WRITTEN TASK: Render the part of the records that opens with the line containing "Is [613,532] found" and closes with the final line of the records, both ends included, as a Markdown table with a Row column holding the row number and a Record line column holding the line. Leave out blank lines.

>> start PROVIDED ENTRIES

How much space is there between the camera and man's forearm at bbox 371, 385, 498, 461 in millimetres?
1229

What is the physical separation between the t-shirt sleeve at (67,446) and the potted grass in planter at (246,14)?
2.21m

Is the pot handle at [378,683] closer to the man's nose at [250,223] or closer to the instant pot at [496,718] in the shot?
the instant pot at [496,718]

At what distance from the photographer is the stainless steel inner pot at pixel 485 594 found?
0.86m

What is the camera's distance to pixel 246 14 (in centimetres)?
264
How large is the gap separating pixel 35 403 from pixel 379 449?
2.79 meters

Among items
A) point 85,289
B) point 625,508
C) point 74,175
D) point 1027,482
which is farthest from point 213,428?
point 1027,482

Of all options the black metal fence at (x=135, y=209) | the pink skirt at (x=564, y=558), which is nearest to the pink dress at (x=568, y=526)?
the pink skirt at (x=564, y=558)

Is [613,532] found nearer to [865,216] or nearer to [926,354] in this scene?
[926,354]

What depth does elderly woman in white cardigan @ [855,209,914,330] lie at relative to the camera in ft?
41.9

>> end PROVIDED ENTRIES

EXERCISE OUTPUT:
| Row | Record line |
|---|---|
| 1 | Is [613,532] found nearer to [865,216] or nearer to [926,354] in this scene? |
| 2 | [926,354] |
| 3 | What depth does elderly woman in white cardigan @ [855,209,914,330] lie at relative to the camera in ft? |
| 4 | 41.9 |